Your assignment
Would you copy, word for word, each line from the one with "NWT Talbots Brown" to the end of the listing below, skipping all pictures?

-=-=-

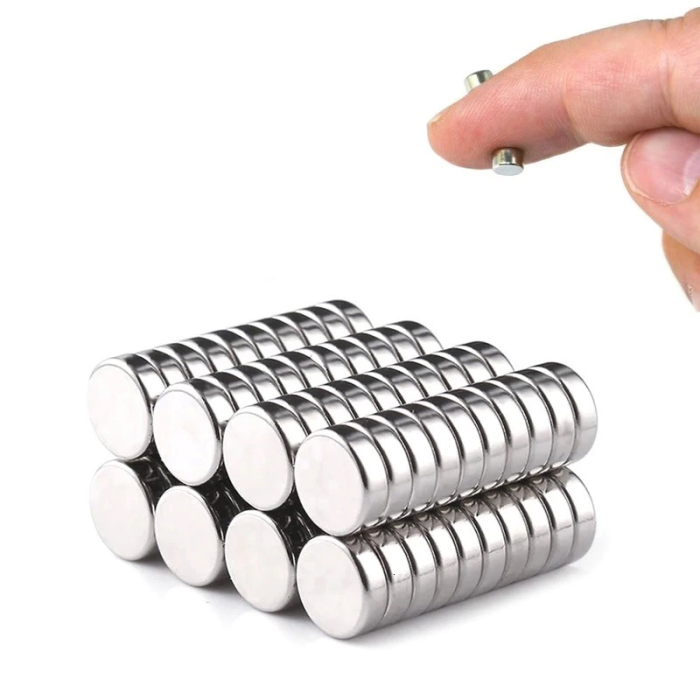 10 Adet 8x3mm Yuvarlak Neodyum Mıknatıs Güçlü Nikel Kaplamalı Kaliteli Dayanıklı Magnet ( Lisinya )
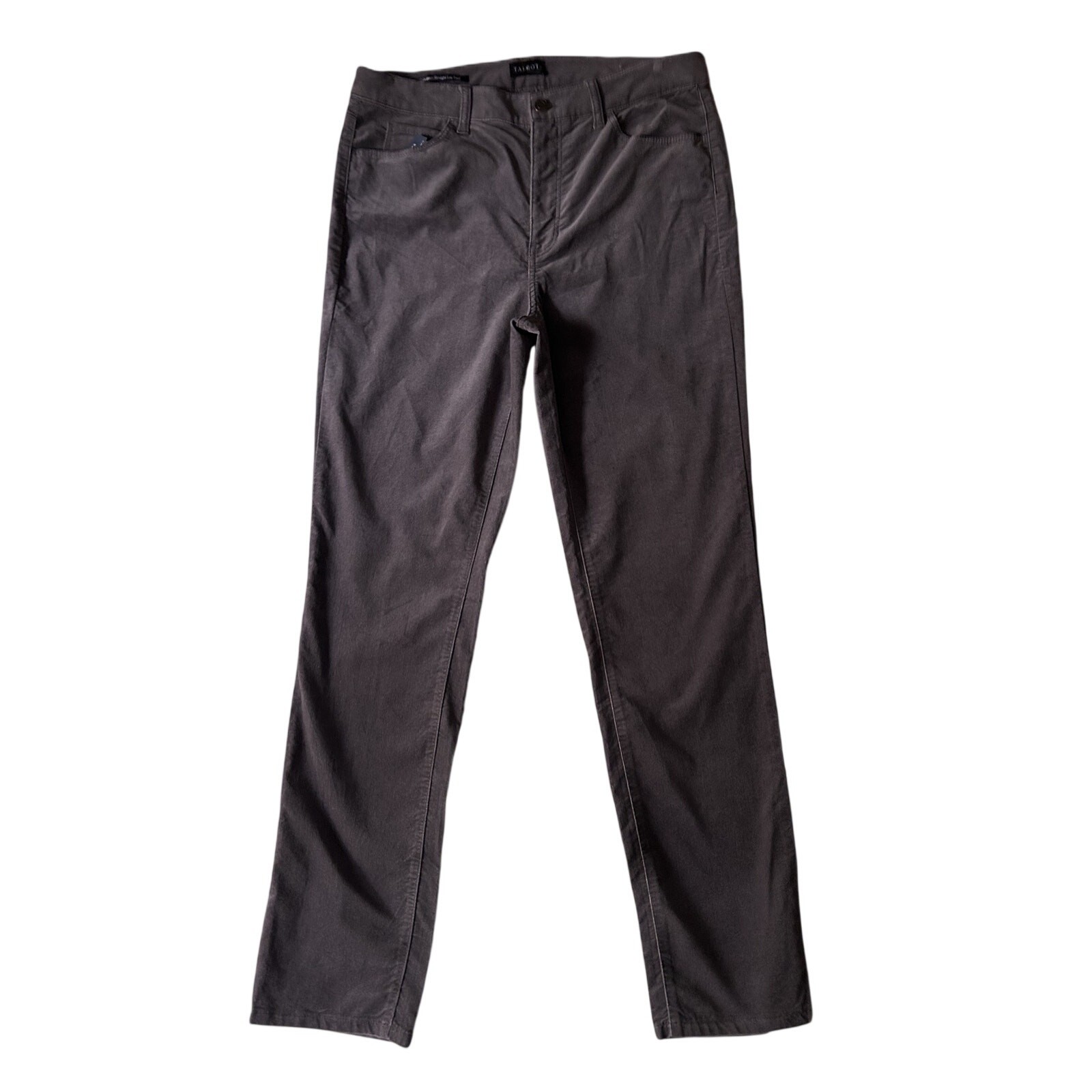 NWT Talbots Brown Velveteen Straight Leg High Waist Full Length Pants-Size 10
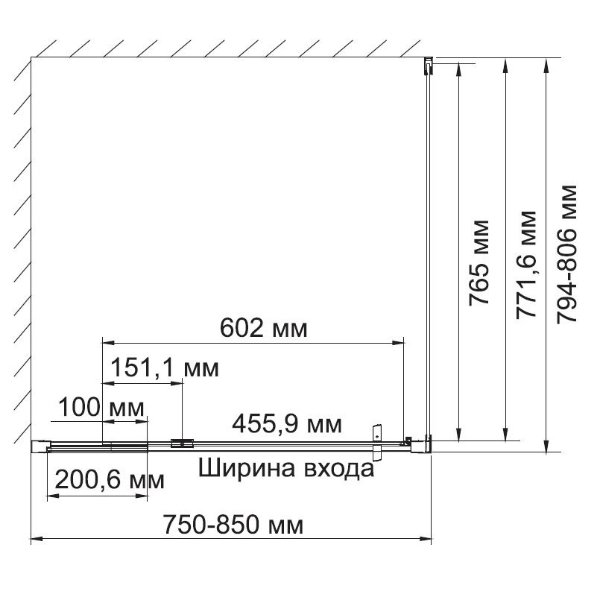 Душевой уголок WasserKRAFT Berkel WasserSchutz 48P02 80х80, стекло прозрачное, профиль серебристый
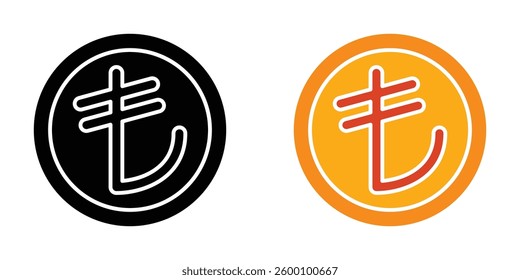 Lira sign icons in solid black and outlined style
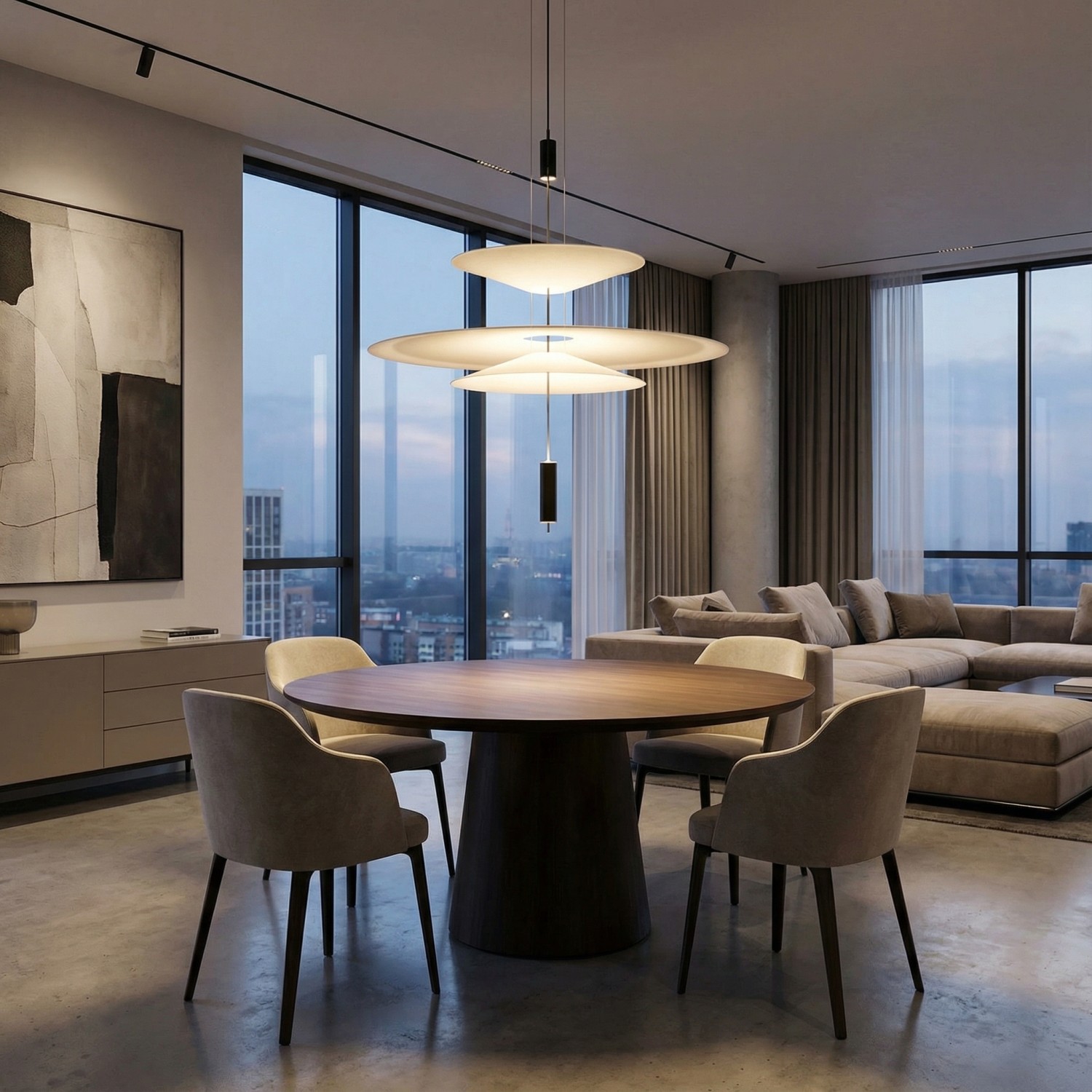 Снимка на Висящ LED пендел Drone | Дисковиден дизайн | 3000K | 16W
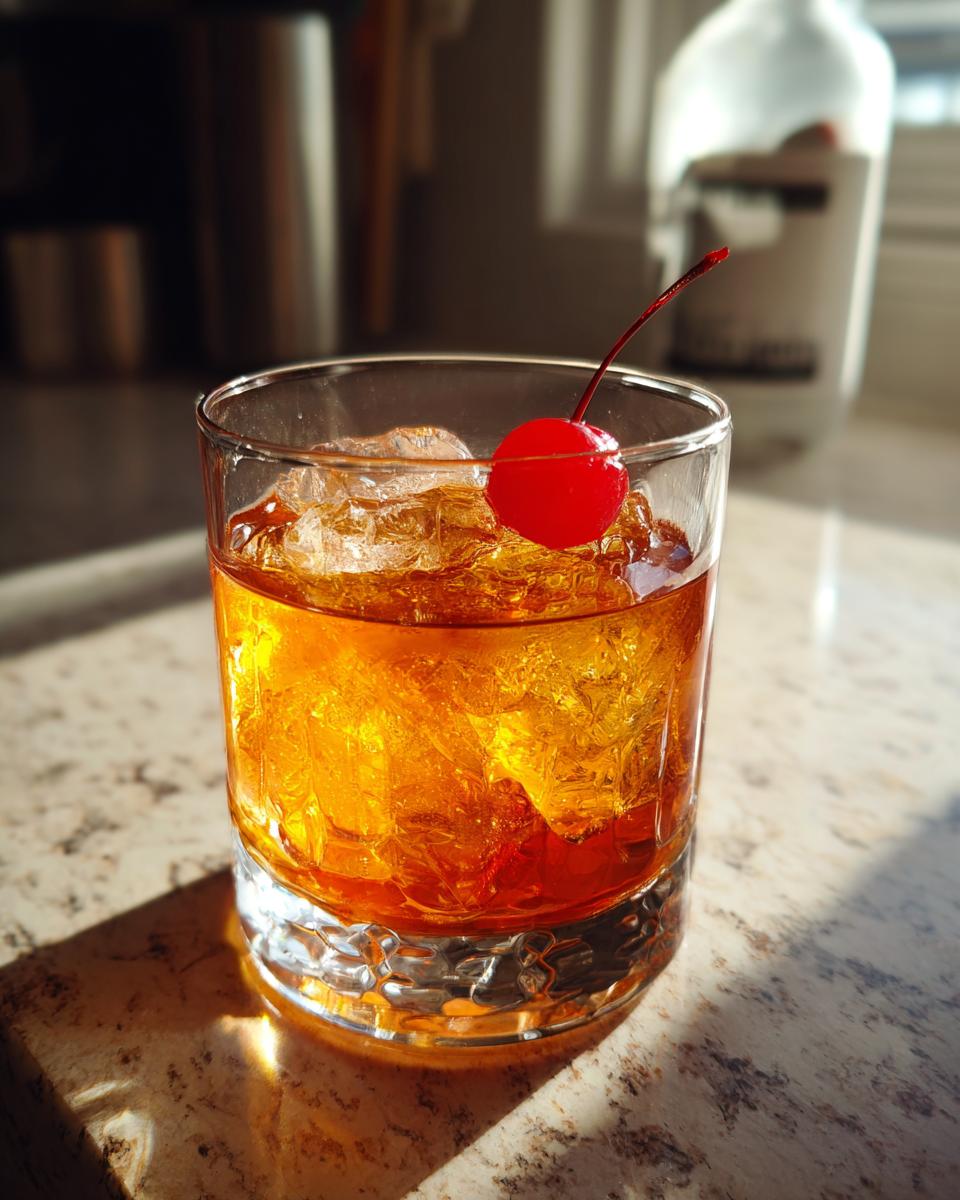 A classic Amaretto Sour cocktail served over ice in a rocks glass, garnished with a bright red maraschino cherry.
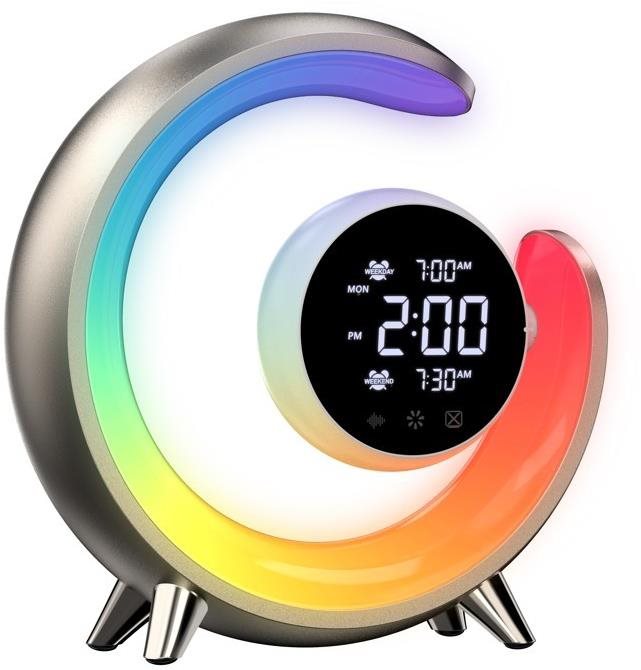 IMMAX LED nočná lampička, budík PEACOCK s hodinami, RGB svetlom a...
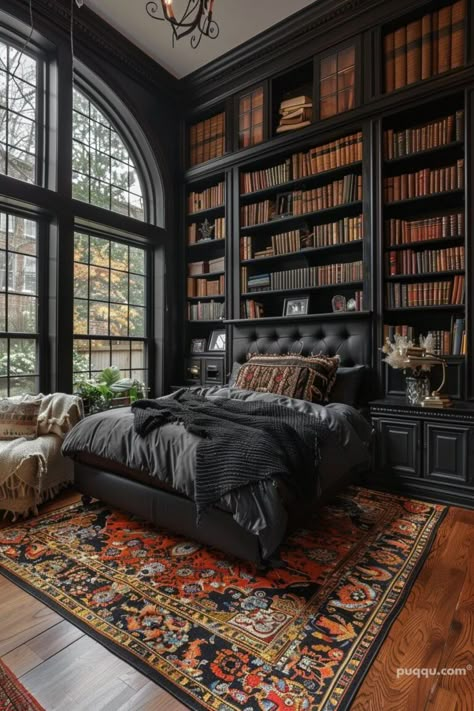 Dark Academia Bedroom Ideas for a Timeless Aesthetic - Puqqu Academia Bedroom Ideas, Dark Academia Bedroom Ideas, Academia House, Dark Academia Bedroom, Farmhouse Bedroom Design, Royal Bedroom Design, Academia Bedroom, Room Decor Inspiration, Ideal Bedroom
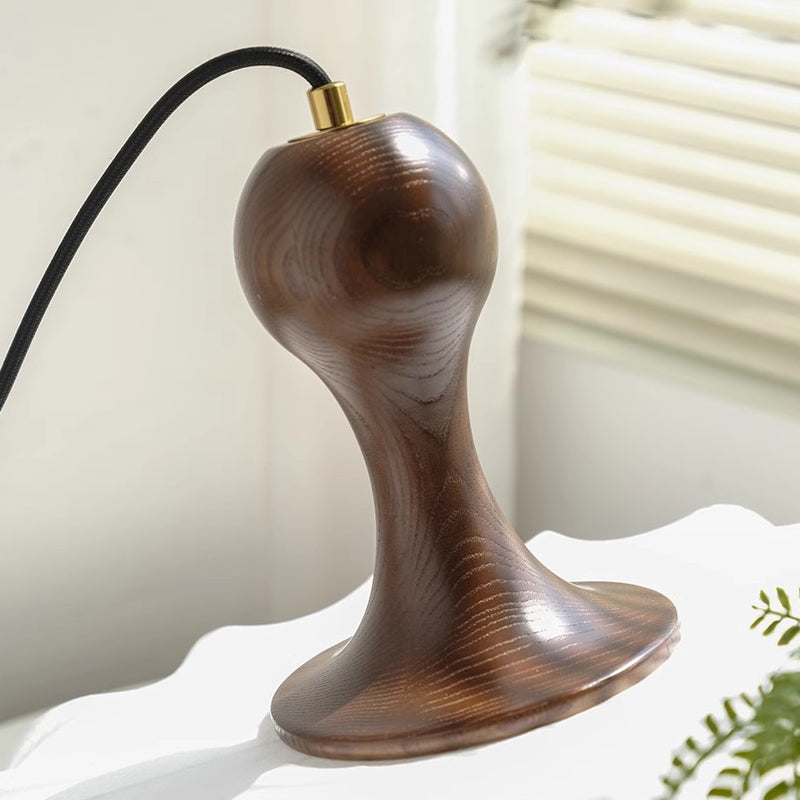 Tela retro contemporánea imitación seda madera forma de calabaza lámpara colgante de 3/5 luces para sala de estar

-=-=-

Problem solution
 NWT Talbots Brown Velveteen Straight Leg High Waist Full Length Pants-Size 10
 Душевой уголок WasserKRAFT Berkel WasserSchutz 48P02 80х80, стекло прозрачное, профиль серебристый
 Lira sign icons in solid black and outlined style
 Снимка на Висящ LED пендел Drone | Дисковиден дизайн | 3000K | 16W
 A classic Amaretto Sour cocktail served over ice in a rocks glass, garnished with a bright red maraschino cherry.
 IMMAX LED nočná lampička, budík PEACOCK s hodinami, RGB svetlom a...
 Dark Academia Bedroom Ideas for a Timeless Aesthetic - Puqqu Academia Bedroom Ideas, Dark Academia Bedroom Ideas, Academia House, Dark Academia Bedroom, Farmhouse Bedroom Design, Royal Bedroom Design, Academia Bedroom, Room Decor Inspiration, Ideal Bedroom
 Tela retro contemporánea imitación seda madera forma de calabaza lámpara colgante de 3/5 luces para sala de estar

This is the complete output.